Passage
/---

Last week Arab News received an e-mail from Lee Gallagher, a first sergeant in the US Army stationed in South Korea. Gallagher is a collector of Intel central processing units (CPUs). The CPU is the brains of the computer. On large machines, CPUs require one or more printed circuit boards. On personal computers and small workstations, the CPU is housed in a single chip called a microprocessor. In the last four years Gallagher has amassed one of the largest Intel CPU collections through trades and purchases worldwide — and he’s on the lookout for more.
“My collection is valued at over $500,000, but I have invested only $150,000 in assembling it,” Gallagher said. “I have several CPUs that are the only ones known in the world. I started collecting CPUs that I pulled out of old computers when I owned a little computer shop in Missouri, US. My business partner thought I was nuts and said that they were only worth the amount of gold you could get out of them, which was about $2. Then I showed him where a CPU, an Intel C4004, went for over $200 on Ebay and although he was amazed, he still didn’t get it.”
However, Gallagher really got bit by the collecting bug and he now owns 27 C4004s. He has seen these CPUs sell for over $1,000.
“Their value has more than doubled in four years and there are versions of the chip that will someday be priceless due to the very few that are out there,” Gallagher remarked.

\---

Work to complete
In the passage about the CPU collector, how much does Gallagher say he has invested in assembling his collection? The records play no part in the task that follows.

Material supplied
/---

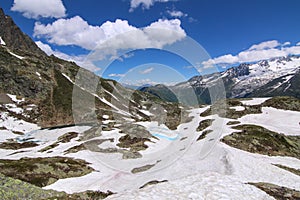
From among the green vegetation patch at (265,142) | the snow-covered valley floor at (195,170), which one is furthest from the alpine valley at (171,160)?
the green vegetation patch at (265,142)

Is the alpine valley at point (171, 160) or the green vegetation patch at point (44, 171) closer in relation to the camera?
the alpine valley at point (171, 160)

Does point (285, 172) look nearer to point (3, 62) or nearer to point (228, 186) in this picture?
point (228, 186)

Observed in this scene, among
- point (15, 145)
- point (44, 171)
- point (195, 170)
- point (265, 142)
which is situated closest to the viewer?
→ point (195, 170)

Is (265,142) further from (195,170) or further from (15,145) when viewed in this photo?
(15,145)

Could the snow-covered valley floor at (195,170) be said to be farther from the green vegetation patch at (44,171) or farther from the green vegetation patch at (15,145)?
the green vegetation patch at (15,145)

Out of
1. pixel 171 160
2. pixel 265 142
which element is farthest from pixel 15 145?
pixel 265 142

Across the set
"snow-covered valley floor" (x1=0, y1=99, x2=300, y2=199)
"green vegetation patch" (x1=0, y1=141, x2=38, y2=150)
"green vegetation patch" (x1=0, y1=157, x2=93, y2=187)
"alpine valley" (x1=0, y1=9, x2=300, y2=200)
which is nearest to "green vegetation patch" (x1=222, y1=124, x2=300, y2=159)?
"alpine valley" (x1=0, y1=9, x2=300, y2=200)

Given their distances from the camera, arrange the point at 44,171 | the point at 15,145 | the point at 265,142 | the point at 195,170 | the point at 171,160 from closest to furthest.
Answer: the point at 195,170 < the point at 44,171 < the point at 171,160 < the point at 265,142 < the point at 15,145

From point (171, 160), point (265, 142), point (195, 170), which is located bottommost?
point (171, 160)
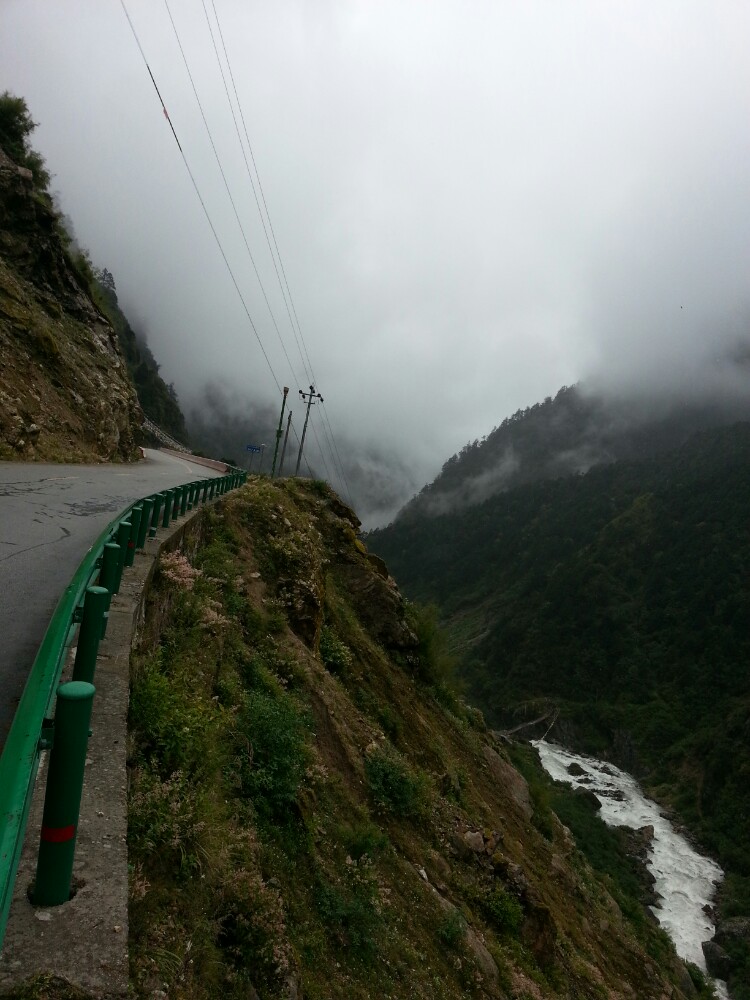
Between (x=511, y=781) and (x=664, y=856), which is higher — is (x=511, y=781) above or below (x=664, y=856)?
above

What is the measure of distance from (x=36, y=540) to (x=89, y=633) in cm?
581

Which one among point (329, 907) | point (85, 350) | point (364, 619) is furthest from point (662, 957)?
point (85, 350)

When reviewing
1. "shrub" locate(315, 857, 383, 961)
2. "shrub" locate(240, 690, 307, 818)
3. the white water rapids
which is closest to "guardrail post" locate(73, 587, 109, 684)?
"shrub" locate(240, 690, 307, 818)

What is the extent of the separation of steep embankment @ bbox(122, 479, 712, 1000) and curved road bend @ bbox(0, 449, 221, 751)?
95cm

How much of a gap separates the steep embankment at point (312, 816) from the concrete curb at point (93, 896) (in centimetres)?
41

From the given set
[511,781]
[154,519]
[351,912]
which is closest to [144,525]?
[154,519]

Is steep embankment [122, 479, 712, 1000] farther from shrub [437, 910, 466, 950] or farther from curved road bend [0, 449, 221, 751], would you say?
curved road bend [0, 449, 221, 751]

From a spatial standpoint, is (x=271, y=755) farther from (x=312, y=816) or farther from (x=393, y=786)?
(x=393, y=786)

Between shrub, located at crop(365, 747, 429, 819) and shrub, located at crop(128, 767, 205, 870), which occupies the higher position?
shrub, located at crop(128, 767, 205, 870)

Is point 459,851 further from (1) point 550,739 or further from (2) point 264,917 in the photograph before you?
(1) point 550,739

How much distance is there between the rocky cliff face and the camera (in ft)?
65.8

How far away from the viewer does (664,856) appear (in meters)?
71.2

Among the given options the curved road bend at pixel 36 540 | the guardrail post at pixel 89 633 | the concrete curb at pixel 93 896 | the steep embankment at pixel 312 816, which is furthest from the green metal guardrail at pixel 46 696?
the steep embankment at pixel 312 816

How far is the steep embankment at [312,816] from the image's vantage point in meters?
4.20
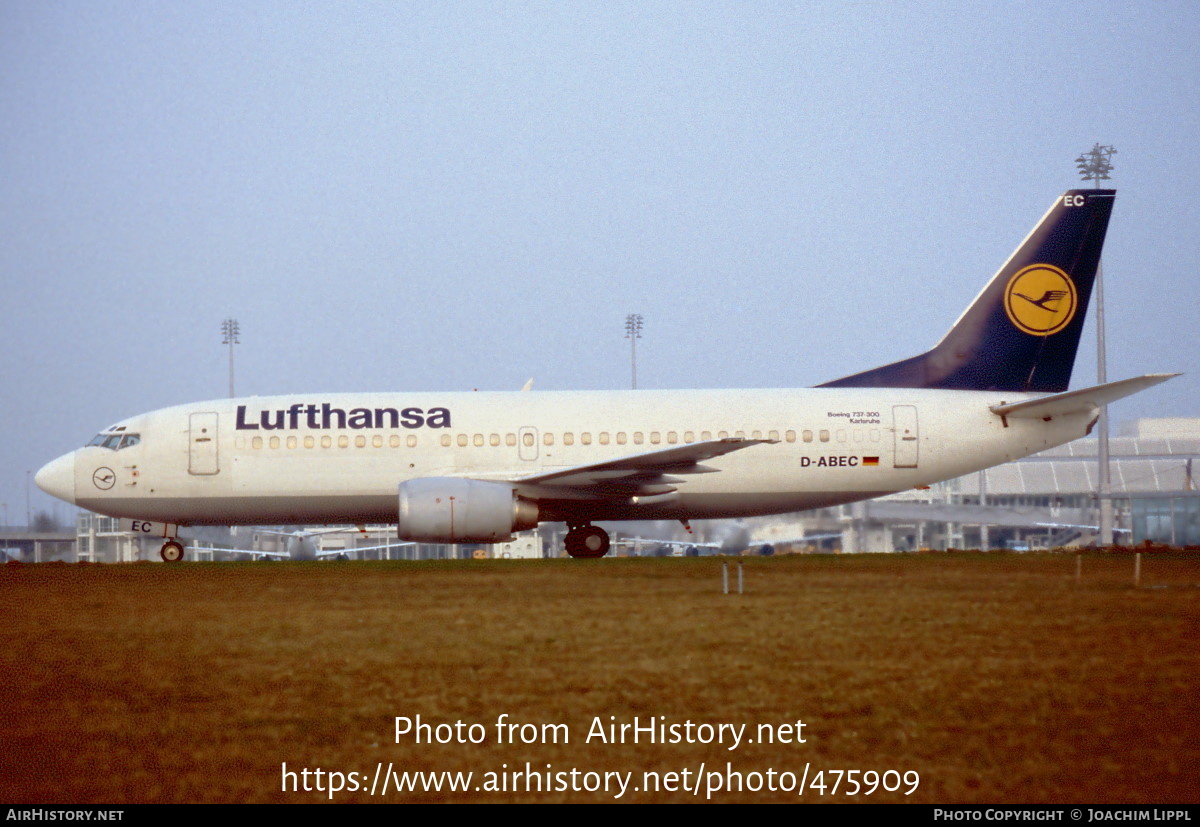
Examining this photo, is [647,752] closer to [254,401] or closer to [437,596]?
[437,596]

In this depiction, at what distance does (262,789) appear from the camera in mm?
4387

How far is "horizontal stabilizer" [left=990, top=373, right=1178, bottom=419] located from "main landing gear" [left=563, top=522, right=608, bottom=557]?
791 centimetres

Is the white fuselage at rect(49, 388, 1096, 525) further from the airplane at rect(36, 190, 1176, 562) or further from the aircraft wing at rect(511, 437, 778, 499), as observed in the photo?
the aircraft wing at rect(511, 437, 778, 499)

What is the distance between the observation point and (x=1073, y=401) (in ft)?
72.4

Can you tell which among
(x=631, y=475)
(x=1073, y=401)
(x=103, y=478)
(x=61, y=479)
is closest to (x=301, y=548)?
(x=103, y=478)

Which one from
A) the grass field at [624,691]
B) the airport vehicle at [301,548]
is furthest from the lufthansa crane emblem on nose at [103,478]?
the grass field at [624,691]

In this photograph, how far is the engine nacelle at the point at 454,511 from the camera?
20.1 m

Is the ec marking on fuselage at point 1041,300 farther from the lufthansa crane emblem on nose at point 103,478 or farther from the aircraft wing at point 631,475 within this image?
the lufthansa crane emblem on nose at point 103,478

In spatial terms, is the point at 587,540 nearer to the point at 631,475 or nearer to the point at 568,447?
the point at 568,447

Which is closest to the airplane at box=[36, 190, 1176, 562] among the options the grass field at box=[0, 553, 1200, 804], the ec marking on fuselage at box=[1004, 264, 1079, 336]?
the ec marking on fuselage at box=[1004, 264, 1079, 336]

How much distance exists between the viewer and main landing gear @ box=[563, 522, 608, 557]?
23156 millimetres

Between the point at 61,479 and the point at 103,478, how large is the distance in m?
1.02

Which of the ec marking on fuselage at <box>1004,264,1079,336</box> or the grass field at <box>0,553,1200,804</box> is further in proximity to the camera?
the ec marking on fuselage at <box>1004,264,1079,336</box>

\---

Expected answer
$150,000